Soon after the attack on Kravica, Serb forces launched a major offensive resulting in United Nations declaring Srebrenica a "safe area" where significant number of Bosnian government forces were hiding under command of Naser Orić.

The controversy over the nature and number of the casualties came to a head in 2005, the 10th anniversary of the massacre.
According to Human Rights Watch, the ultra-nationalist Serbian Radical Party "launched an aggressive campaign to prove that Bosniaks had committed crimes against thousands of Serbs in the area" which "was intended to diminish the significance of the July 1995 crime."

In 2006, Orić appeared before the Trial Chamber of the International Criminal Tribunal for the former Yugoslavia (ICTY) in the Netherlands charged with a number of offences, including (in respect of Kravica) wanton destruction, and causing damage to civilian infrastructure, beyond the realm of military necessity. He was acquitted of this and a number of other charges in 2006 and acquitted of all charges by the Appeals Court in 2008.

Some Serbs, including Republika Srpska former president Milorad Dodik, cite the Kravica attack as justification for the Srebrenica massacre.

==Legal findings==
The Judgment in the case against Orić indicates that Kravica was a military base from which Serbs launched deadly attacks on neighbouring Bosnian Muslim villages and town of Srebrenica itself. The Bosniak counter-attack on Kravica on 7 January 1993 followed as a result of Serb blockade of humanitarian aid and constant attacks on nearby Bosnian Muslim villages. It was a response to earlier Serb attacks that occurred in December 1992.

The fighting intensified in December 1992 and the beginning of January 1993, when Bosnian Muslims were attacked by Bosnian Serbs primarily from the direction of Kravica and Ježestica. In the early morning of 7 January 1993, Orthodox Christmas day, Bosnian Muslims attacked Kravica, Ježestica and Šiljkovići. Convincing evidence suggests that the village guards were backed by the VRS [Bosnian Serb Army], and following the fighting in the summer of 1992, they received military support, including weapons and training. A considerable amount of weapons and ammunition was kept in Kravica and Šiljkovići.
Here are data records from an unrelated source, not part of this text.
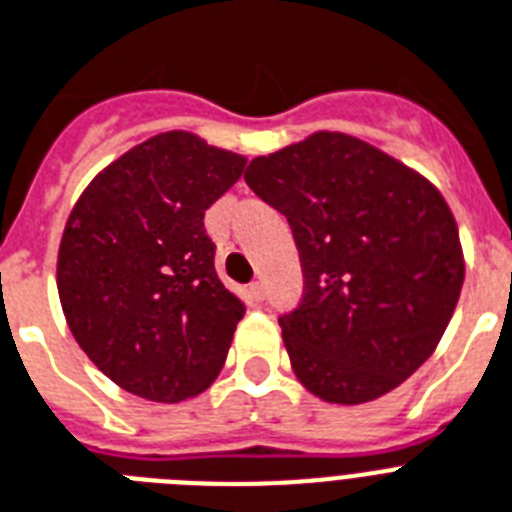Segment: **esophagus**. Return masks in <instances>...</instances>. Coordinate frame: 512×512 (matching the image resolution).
Segmentation results:
<instances>
[{"label":"esophagus","mask_w":512,"mask_h":512,"mask_svg":"<svg viewBox=\"0 0 512 512\" xmlns=\"http://www.w3.org/2000/svg\"><path fill=\"white\" fill-rule=\"evenodd\" d=\"M249 297H252V303H263L265 292L260 281H252V284H249Z\"/></svg>","instance_id":"esophagus-1"}]
</instances>
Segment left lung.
<instances>
[{"label":"left lung","mask_w":512,"mask_h":512,"mask_svg":"<svg viewBox=\"0 0 512 512\" xmlns=\"http://www.w3.org/2000/svg\"><path fill=\"white\" fill-rule=\"evenodd\" d=\"M244 180L287 217L300 252L303 300L279 319L297 380L329 404H366L412 377L465 281L436 185L342 132L257 156Z\"/></svg>","instance_id":"8db88e82"}]
</instances>
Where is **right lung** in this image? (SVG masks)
Instances as JSON below:
<instances>
[{
    "label": "right lung",
    "instance_id": "add662e5",
    "mask_svg": "<svg viewBox=\"0 0 512 512\" xmlns=\"http://www.w3.org/2000/svg\"><path fill=\"white\" fill-rule=\"evenodd\" d=\"M247 159L162 132L92 180L68 215L58 295L90 361L127 393L177 404L220 374L244 303L217 279L204 212Z\"/></svg>",
    "mask_w": 512,
    "mask_h": 512
}]
</instances>
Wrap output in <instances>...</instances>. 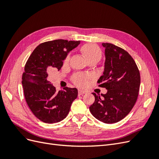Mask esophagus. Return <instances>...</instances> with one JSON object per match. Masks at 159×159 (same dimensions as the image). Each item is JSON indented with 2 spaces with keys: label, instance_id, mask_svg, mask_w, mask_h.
Listing matches in <instances>:
<instances>
[{
  "label": "esophagus",
  "instance_id": "esophagus-1",
  "mask_svg": "<svg viewBox=\"0 0 159 159\" xmlns=\"http://www.w3.org/2000/svg\"><path fill=\"white\" fill-rule=\"evenodd\" d=\"M86 92L84 91V90H79L78 91V95H84L85 94Z\"/></svg>",
  "mask_w": 159,
  "mask_h": 159
}]
</instances>
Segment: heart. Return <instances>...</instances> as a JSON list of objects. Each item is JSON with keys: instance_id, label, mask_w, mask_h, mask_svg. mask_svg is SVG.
Returning <instances> with one entry per match:
<instances>
[{"instance_id": "obj_1", "label": "heart", "mask_w": 159, "mask_h": 159, "mask_svg": "<svg viewBox=\"0 0 159 159\" xmlns=\"http://www.w3.org/2000/svg\"><path fill=\"white\" fill-rule=\"evenodd\" d=\"M81 52L85 59L88 61L91 60H99L102 58V50L96 44H86L81 48ZM70 60V54H68L64 60V64L67 65ZM91 79L89 75L82 74H75L74 75L72 80L74 83L79 87H85L88 84V81Z\"/></svg>"}]
</instances>
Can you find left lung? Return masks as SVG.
<instances>
[{
  "instance_id": "obj_1",
  "label": "left lung",
  "mask_w": 159,
  "mask_h": 159,
  "mask_svg": "<svg viewBox=\"0 0 159 159\" xmlns=\"http://www.w3.org/2000/svg\"><path fill=\"white\" fill-rule=\"evenodd\" d=\"M105 48V65L99 86L107 90L105 94L95 97L89 107L91 113L105 123L121 121L131 111L137 99L141 77L135 61L129 53L109 43H102Z\"/></svg>"
}]
</instances>
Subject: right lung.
Returning a JSON list of instances; mask_svg holds the SVG:
<instances>
[{
    "mask_svg": "<svg viewBox=\"0 0 159 159\" xmlns=\"http://www.w3.org/2000/svg\"><path fill=\"white\" fill-rule=\"evenodd\" d=\"M80 44V41L61 39L42 43L26 61L22 81L25 99L33 114L44 123L62 121L78 97L76 88L56 91L48 76L52 69L60 70L68 53Z\"/></svg>",
    "mask_w": 159,
    "mask_h": 159,
    "instance_id": "add662e5",
    "label": "right lung"
}]
</instances>
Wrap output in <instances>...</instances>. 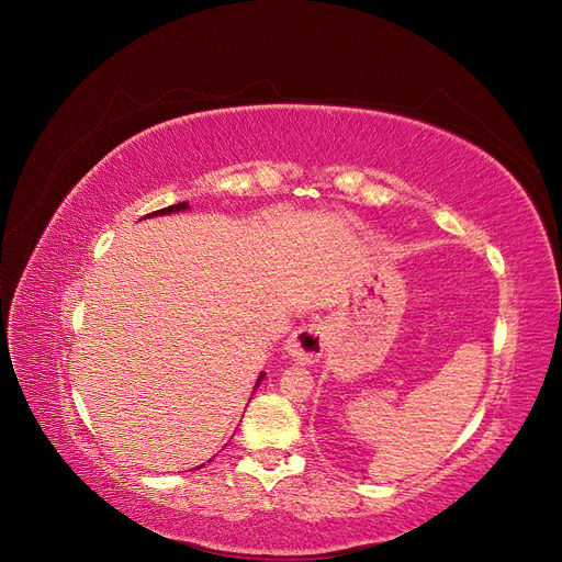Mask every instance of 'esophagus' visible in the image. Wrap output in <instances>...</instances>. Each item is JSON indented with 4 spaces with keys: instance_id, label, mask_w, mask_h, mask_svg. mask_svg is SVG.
<instances>
[{
    "instance_id": "34e87169",
    "label": "esophagus",
    "mask_w": 562,
    "mask_h": 562,
    "mask_svg": "<svg viewBox=\"0 0 562 562\" xmlns=\"http://www.w3.org/2000/svg\"><path fill=\"white\" fill-rule=\"evenodd\" d=\"M327 347V327L323 323H308L288 338L285 350L300 363H315Z\"/></svg>"
}]
</instances>
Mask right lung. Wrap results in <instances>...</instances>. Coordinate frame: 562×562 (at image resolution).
I'll use <instances>...</instances> for the list:
<instances>
[{
  "label": "right lung",
  "instance_id": "add662e5",
  "mask_svg": "<svg viewBox=\"0 0 562 562\" xmlns=\"http://www.w3.org/2000/svg\"><path fill=\"white\" fill-rule=\"evenodd\" d=\"M187 207H190V205H187V201H182V203H176V205H169V207H162V210H155V212H150V215H146V217H157V215H171V212H180V210H187ZM262 378H265V372H260L254 389H258V384L262 382ZM201 467H203V464H201Z\"/></svg>",
  "mask_w": 562,
  "mask_h": 562
}]
</instances>
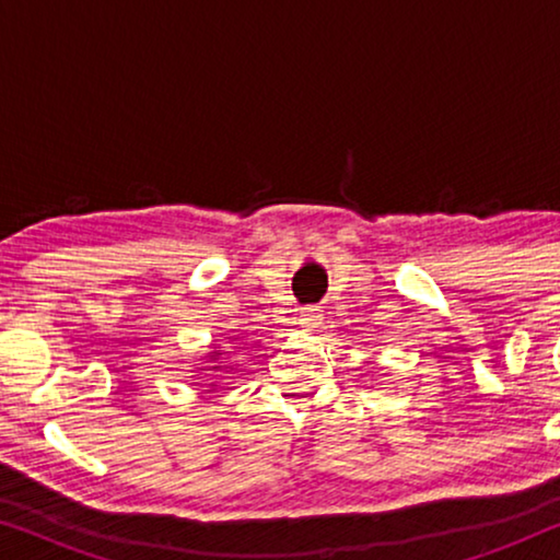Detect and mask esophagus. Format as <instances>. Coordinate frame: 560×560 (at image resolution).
<instances>
[{
    "label": "esophagus",
    "instance_id": "obj_1",
    "mask_svg": "<svg viewBox=\"0 0 560 560\" xmlns=\"http://www.w3.org/2000/svg\"><path fill=\"white\" fill-rule=\"evenodd\" d=\"M320 320H324V308H320V305H305L301 311V326L305 331H316Z\"/></svg>",
    "mask_w": 560,
    "mask_h": 560
}]
</instances>
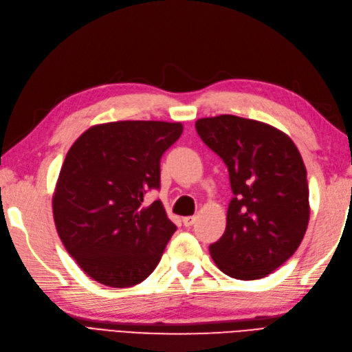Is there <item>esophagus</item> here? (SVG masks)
<instances>
[{"label":"esophagus","instance_id":"1","mask_svg":"<svg viewBox=\"0 0 352 352\" xmlns=\"http://www.w3.org/2000/svg\"><path fill=\"white\" fill-rule=\"evenodd\" d=\"M194 222H196V216H186V217H183L184 226H191V225H194Z\"/></svg>","mask_w":352,"mask_h":352}]
</instances>
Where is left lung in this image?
I'll list each match as a JSON object with an SVG mask.
<instances>
[{"label": "left lung", "mask_w": 352, "mask_h": 352, "mask_svg": "<svg viewBox=\"0 0 352 352\" xmlns=\"http://www.w3.org/2000/svg\"><path fill=\"white\" fill-rule=\"evenodd\" d=\"M201 140L228 166L235 197L223 236L210 245L214 264L238 280L264 278L300 245L310 217L306 166L280 129L222 114L196 122Z\"/></svg>", "instance_id": "obj_1"}]
</instances>
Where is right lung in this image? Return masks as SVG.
Segmentation results:
<instances>
[{
    "mask_svg": "<svg viewBox=\"0 0 352 352\" xmlns=\"http://www.w3.org/2000/svg\"><path fill=\"white\" fill-rule=\"evenodd\" d=\"M183 124L123 120L91 126L62 164L52 199L58 235L88 277L114 289L133 287L158 265L175 225L160 200L161 156Z\"/></svg>",
    "mask_w": 352,
    "mask_h": 352,
    "instance_id": "add662e5",
    "label": "right lung"
}]
</instances>
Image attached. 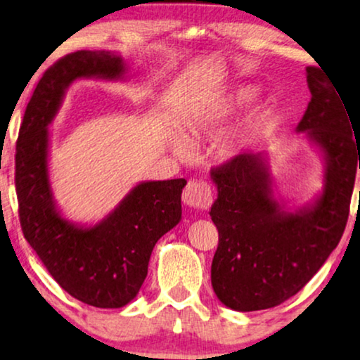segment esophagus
<instances>
[{
  "label": "esophagus",
  "mask_w": 360,
  "mask_h": 360,
  "mask_svg": "<svg viewBox=\"0 0 360 360\" xmlns=\"http://www.w3.org/2000/svg\"><path fill=\"white\" fill-rule=\"evenodd\" d=\"M184 203L193 210H206L211 203V190L210 185L205 184V181L198 180H190L186 184L184 195Z\"/></svg>",
  "instance_id": "34e87169"
}]
</instances>
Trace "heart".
<instances>
[{"mask_svg":"<svg viewBox=\"0 0 360 360\" xmlns=\"http://www.w3.org/2000/svg\"><path fill=\"white\" fill-rule=\"evenodd\" d=\"M255 98V88L252 86H239L234 88L223 95H211L201 100L198 105H195L190 116L184 122V134L186 139H196L205 132H208L214 127H218L231 117H234L238 112L245 110ZM240 137H233L223 144V154L226 157H233L240 149ZM172 149L175 154L185 155L188 147L185 139L180 136H175L172 139Z\"/></svg>","mask_w":360,"mask_h":360,"instance_id":"1","label":"heart"}]
</instances>
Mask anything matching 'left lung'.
Instances as JSON below:
<instances>
[{
  "label": "left lung",
  "instance_id": "left-lung-1",
  "mask_svg": "<svg viewBox=\"0 0 360 360\" xmlns=\"http://www.w3.org/2000/svg\"><path fill=\"white\" fill-rule=\"evenodd\" d=\"M307 82L311 100L297 132L323 154L324 185L316 198L293 211L275 200L265 152L236 155L211 170L218 198L210 216L219 233L211 285L219 302L236 311L274 308L297 295L346 228L360 139L323 68L308 67Z\"/></svg>",
  "mask_w": 360,
  "mask_h": 360
}]
</instances>
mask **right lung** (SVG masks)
I'll list each match as a JSON object with an SVG mask.
<instances>
[{"mask_svg": "<svg viewBox=\"0 0 360 360\" xmlns=\"http://www.w3.org/2000/svg\"><path fill=\"white\" fill-rule=\"evenodd\" d=\"M127 67L110 51L62 57L39 80L16 142V193L24 238L53 280L96 308H121L147 277L157 240L181 219L185 179L141 181L93 226L63 218L49 179V126L67 88L82 78L126 80Z\"/></svg>", "mask_w": 360, "mask_h": 360, "instance_id": "1", "label": "right lung"}]
</instances>
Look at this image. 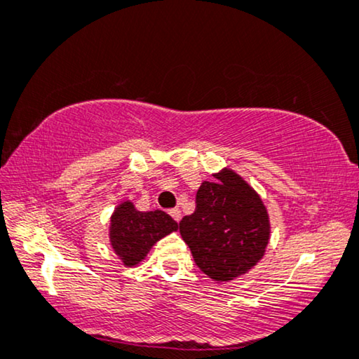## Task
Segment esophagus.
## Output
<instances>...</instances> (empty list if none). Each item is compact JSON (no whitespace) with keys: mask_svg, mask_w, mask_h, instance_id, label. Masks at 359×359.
<instances>
[{"mask_svg":"<svg viewBox=\"0 0 359 359\" xmlns=\"http://www.w3.org/2000/svg\"><path fill=\"white\" fill-rule=\"evenodd\" d=\"M169 214H170V216H172L174 221H177V222L182 219V211L179 210V208H174V210H170Z\"/></svg>","mask_w":359,"mask_h":359,"instance_id":"esophagus-1","label":"esophagus"}]
</instances>
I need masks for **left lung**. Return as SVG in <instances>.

Moreover, there is evidence that besides the village guards, there was Serb and Bosnian Serb military presence in the area... The Trial Chamber is not satisfied that it can be attributed solely to Bosnian Muslims. The evidence is unclear as to the number of houses destroyed by Bosnian Muslims as opposed to those destroyed by Bosnian Serbs. In light of this uncertainty, the Trial Chamber concludes that the destruction of property in Kravica between 7 and 8 December 1992 does not fulfil the elements of wanton destruction of cities, towns or villages not justified by military necessity.

The Judgment also confirms that Bosniak refugees in the besieged enclave started dying from starvation caused by the Serb blockade of humanitarian aid. As a result, Bosniaks had to counter-attack Serb military bases around Srebrenica to obtain much needed food and other necessities for the survival:

Between June 1992 and March 1993, Bosniaks raided a number of villages and hamlets inhabited by Bosnian Serbs, or from which Bosnian Muslims had formerly been expelled. One of the purposes of these actions was to acquire food, weapons, ammunition and military equipment. According to the Bosnian Serbs, these actions
resulted in considerable loss to Bosnian Serb life and property ... Bosnian Serb forces controlling the access roads were not allowing international humanitarian aid – most importantly, food and medicine – to reach Srebrenica. As a consequence, there was a constant and serious shortage of food causing starvation to peak in the winter of 1992/1993. Numerous people died or were in an extremely emaciated state due to malnutrition.